Output: The new levels and bar plot.
# Recode using forcats::fct_recode
flights$origin_recoded <- fct_recode(flights$origin_factor,
"Kennedy" = "JFK",
"LaGuardia" = "LGA",
"Newark" = "EWR")
# New levels and frequency
levels(flights$origin_recoded)
## [1] "Newark" "Kennedy" "LaGuardia"
table(flights$origin_recoded)
##
## Newark Kennedy LaGuardia
## 120835 111279 104662
# Bar plot of recoded factor
barplot(table(flights$origin_recoded),
main = "Flights by Airport (Full Names)",
ylab = "Number of Flights",
col = c("#C6E2FF", "#D6F5E3", "#FFD8E0"))
Count missing values in dep_delay and arr_delay using colSums(is.na(flights)). Impute missing dep_delay values with 0 (assuming no delay for cancelled flights) in a new column dep_delay_imputed. Create a frequency table of dep_delay_imputed for delays between -20 and 20 minutes (use filter() to subset).

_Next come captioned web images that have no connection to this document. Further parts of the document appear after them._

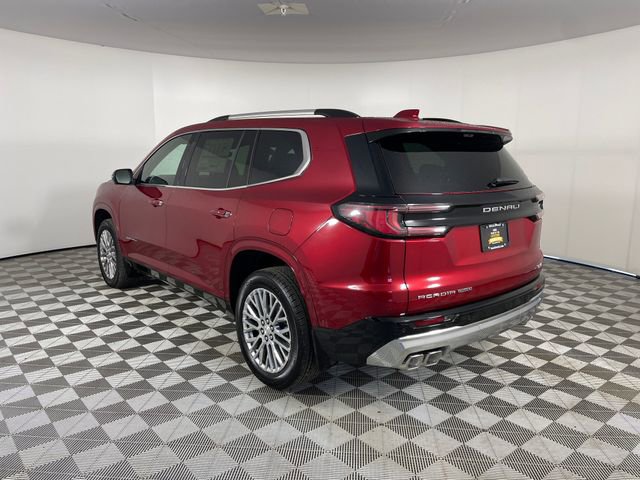 2026 GMC Acadia Denali - Photo 19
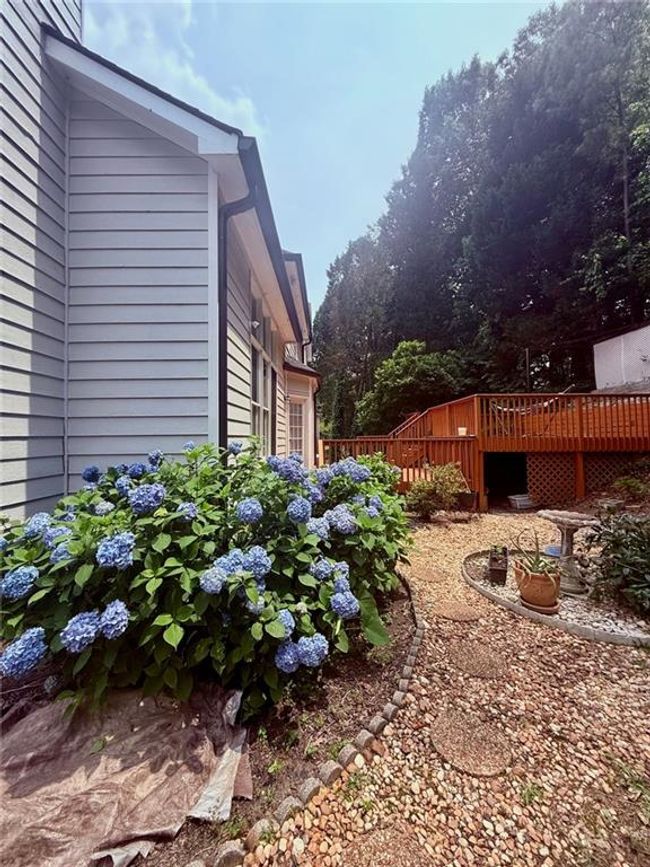 1206 Camden Hunt Dr, House other with 5 bedrooms, 3 bathrooms and 2 parking in Lawrenceville GA | Image 36
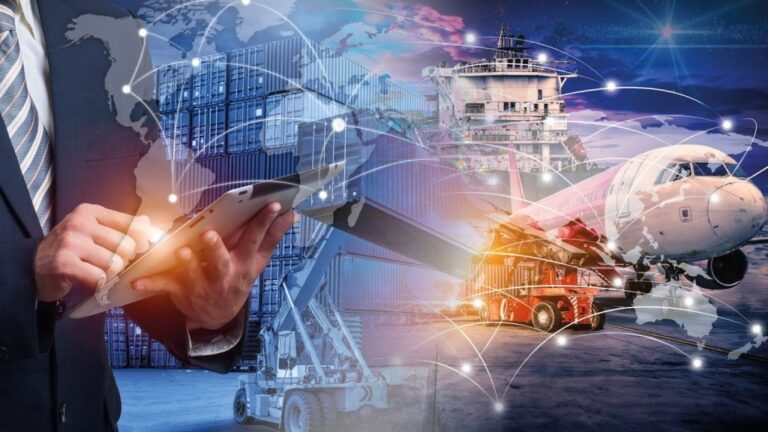 The Digital Transformation Of Supply Chains ─ Leveraging Technology For Efficient Global Trade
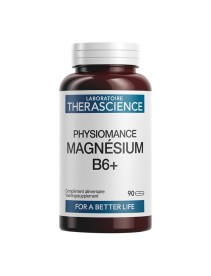 PHYSIOMANCE Magnesium B6+90Cpr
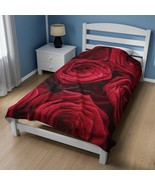 Rose Plush Blanket - $846.37 MXN+
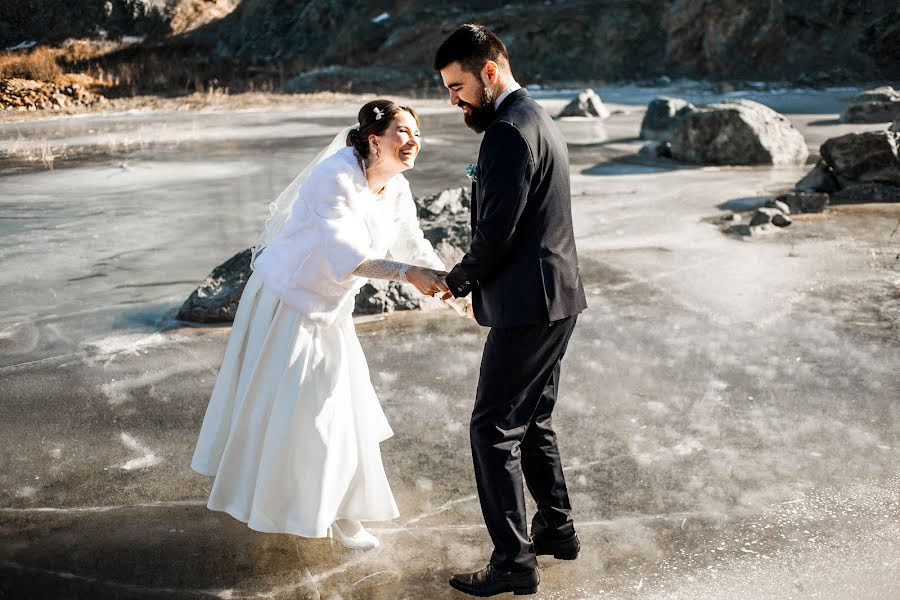 Wedding photographer Katerina Podsolnechnaya (podsolnechnaya). Photo of 11 January 2019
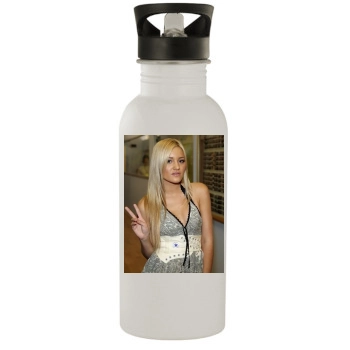 AJ Michalka Stainless Steel Water Bottle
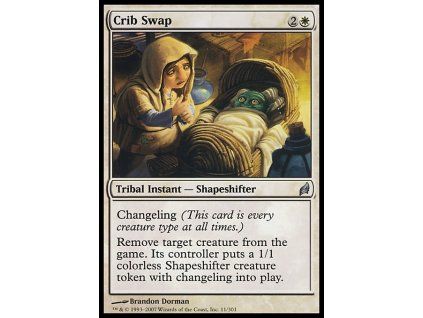 Crib Swap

Output: NA counts, and the frequency table for imputed delays.
# Count missing values for dep_delay and arr_delay
na_counts <- colSums(is.na(flights[, c("dep_delay", "arr_delay")]))

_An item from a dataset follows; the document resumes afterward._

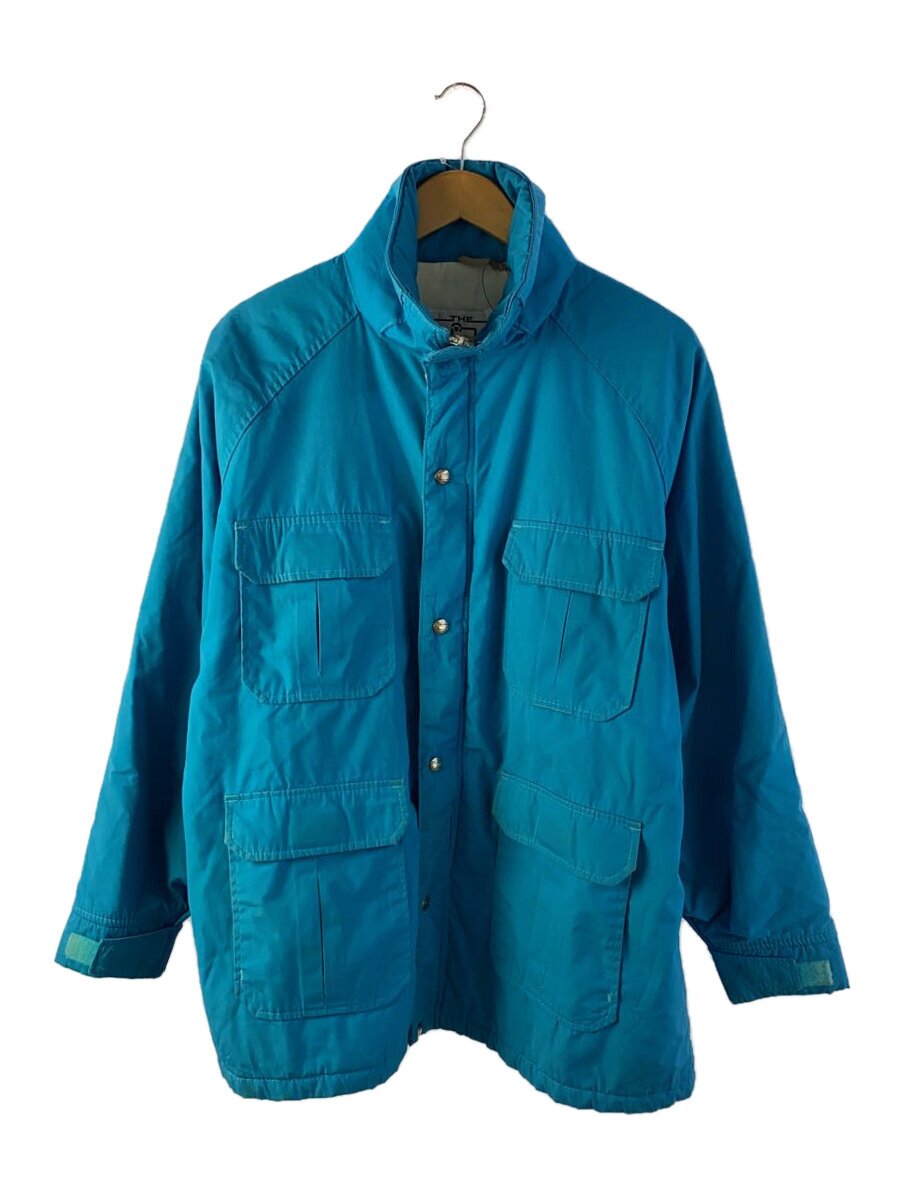 【中古】Woolrich◆ジャケット/L/ナイロン/GRN/70s~/メンズ合わせ/バルサムグリーン【メンズウェア】|2nd STREET 店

na_counts # Output: show counts of NAs
## dep_delay arr_delay
## 8255 9430
# Impute missing dep_delay with 0 (new column)
flights <- flights %>%
mutate(dep_delay_imputed = ifelse(is.na(dep_delay), 0, dep_delay))
# Filter to delays between -20 and 20 (inclusive) and show frequency
delay_range <- flights %>%
filter(!is.na(dep_delay_imputed)) %>%
filter(dep_delay_imputed >= -20 & dep_delay_imputed <= 20)
table(delay_range$dep_delay_imputed)
##
## -20 -19 -18 -17 -16 -15 -14 -13 -12 -11 -10 -9 -8
## 37 19 81 110 162 408 498 901 1594 2727 5891 7875 11791
## -7 -6 -5 -4 -3 -2 -1 0 1 2 3 4 5
## 16752 20701 24821 24619 24218 21516 18813 24769 8050 6233 5450 4807 4447
## 6 7 8 9 10 11 12 13 14 15 16 17 18
## 3789 3520 3381 3062 2859 2756 2494 2414 2256 2140 2085 1873 1749
## 19 20
## 1730 1704
Reflect on the assignment: What was easy or hard about working with flight dates or missing data? How might assuming zero delay for missing values (Question 6) affect conclusions about flight punctuality? What did you learn about NYC flights in 2013? (150-200 words) I found creating datetime objects with lubridate helpful because it made combining separate year/month/day/time columns straightforward. Converting times like 517 into 5:17 was a little confusing at first but using integer division and modulus fixed that. Working with missing values was challenging because imputing zeros for cancelled flights may bias the results toward appearing more on-time. For future steps, I would explore imputing based on typical delays for similar flights or exclude cancelled flights depending on the research question. Overall, I learned more about how frequent delays were in NYC in 2013 and how date/time parsing is important for time series analysis.